- EXERCISE AIM
In the records below, please retype word for word every line from the one containing "event: sigmoid" through the final one, both included, and nothing else.

Collected data:
------------------------------

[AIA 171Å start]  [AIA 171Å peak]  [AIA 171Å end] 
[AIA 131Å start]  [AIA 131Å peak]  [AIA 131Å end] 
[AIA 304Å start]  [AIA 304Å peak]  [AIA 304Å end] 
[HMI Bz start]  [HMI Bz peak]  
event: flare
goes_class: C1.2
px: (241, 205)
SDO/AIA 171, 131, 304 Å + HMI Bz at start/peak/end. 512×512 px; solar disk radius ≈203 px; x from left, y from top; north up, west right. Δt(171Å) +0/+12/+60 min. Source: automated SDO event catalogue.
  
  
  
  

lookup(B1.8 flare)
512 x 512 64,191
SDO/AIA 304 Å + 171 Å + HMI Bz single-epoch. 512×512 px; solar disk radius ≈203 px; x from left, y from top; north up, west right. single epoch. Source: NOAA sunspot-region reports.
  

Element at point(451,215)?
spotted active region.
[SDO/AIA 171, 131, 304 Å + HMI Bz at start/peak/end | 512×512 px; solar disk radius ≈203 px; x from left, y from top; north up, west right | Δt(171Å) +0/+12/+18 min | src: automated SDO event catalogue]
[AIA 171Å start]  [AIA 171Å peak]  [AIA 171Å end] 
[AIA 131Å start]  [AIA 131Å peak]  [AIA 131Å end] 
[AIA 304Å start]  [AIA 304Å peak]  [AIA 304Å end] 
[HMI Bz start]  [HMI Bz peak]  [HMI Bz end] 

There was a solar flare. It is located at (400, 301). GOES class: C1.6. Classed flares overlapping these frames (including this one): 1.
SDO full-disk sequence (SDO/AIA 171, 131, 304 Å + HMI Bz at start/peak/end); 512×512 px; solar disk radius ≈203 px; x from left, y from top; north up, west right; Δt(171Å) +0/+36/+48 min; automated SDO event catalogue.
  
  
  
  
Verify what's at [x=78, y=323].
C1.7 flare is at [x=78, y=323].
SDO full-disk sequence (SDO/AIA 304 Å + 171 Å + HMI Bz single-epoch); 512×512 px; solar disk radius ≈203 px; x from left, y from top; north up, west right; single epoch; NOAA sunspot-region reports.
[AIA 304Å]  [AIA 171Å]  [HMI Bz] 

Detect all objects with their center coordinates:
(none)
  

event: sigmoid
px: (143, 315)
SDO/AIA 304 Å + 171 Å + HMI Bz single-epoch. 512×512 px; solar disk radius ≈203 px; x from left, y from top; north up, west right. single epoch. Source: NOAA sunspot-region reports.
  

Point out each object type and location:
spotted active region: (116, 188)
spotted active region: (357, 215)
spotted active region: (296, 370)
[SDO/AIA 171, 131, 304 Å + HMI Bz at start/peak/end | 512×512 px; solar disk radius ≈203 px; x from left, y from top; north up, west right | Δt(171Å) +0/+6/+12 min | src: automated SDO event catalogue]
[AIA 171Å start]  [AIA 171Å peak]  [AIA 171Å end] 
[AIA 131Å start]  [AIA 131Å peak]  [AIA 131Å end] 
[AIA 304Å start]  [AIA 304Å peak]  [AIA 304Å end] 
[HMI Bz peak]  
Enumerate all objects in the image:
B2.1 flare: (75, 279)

------------------------------

- OUTPUT FOR THIS EXERCISE
event: sigmoid
px: (143, 315)
SDO/AIA 304 Å + 171 Å + HMI Bz single-epoch. 512×512 px; solar disk radius ≈203 px; x from left, y from top; north up, west right. single epoch. Source: NOAA sunspot-region reports.
  

Point out each object type and location:
spotted active region: (116, 188)
spotted active region: (357, 215)
spotted active region: (296, 370)
[SDO/AIA 171, 131, 304 Å + HMI Bz at start/peak/end | 512×512 px; solar disk radius ≈203 px; x from left, y from top; north up, west right | Δt(171Å) +0/+6/+12 min | src: automated SDO event catalogue]
[AIA 171Å start]  [AIA 171Å peak]  [AIA 171Å end] 
[AIA 131Å start]  [AIA 131Å peak]  [AIA 131Å end] 
[AIA 304Å start]  [AIA 304Å peak]  [AIA 304Å end] 
[HMI Bz peak]  
Enumerate all objects in the image:
B2.1 flare: (75, 279)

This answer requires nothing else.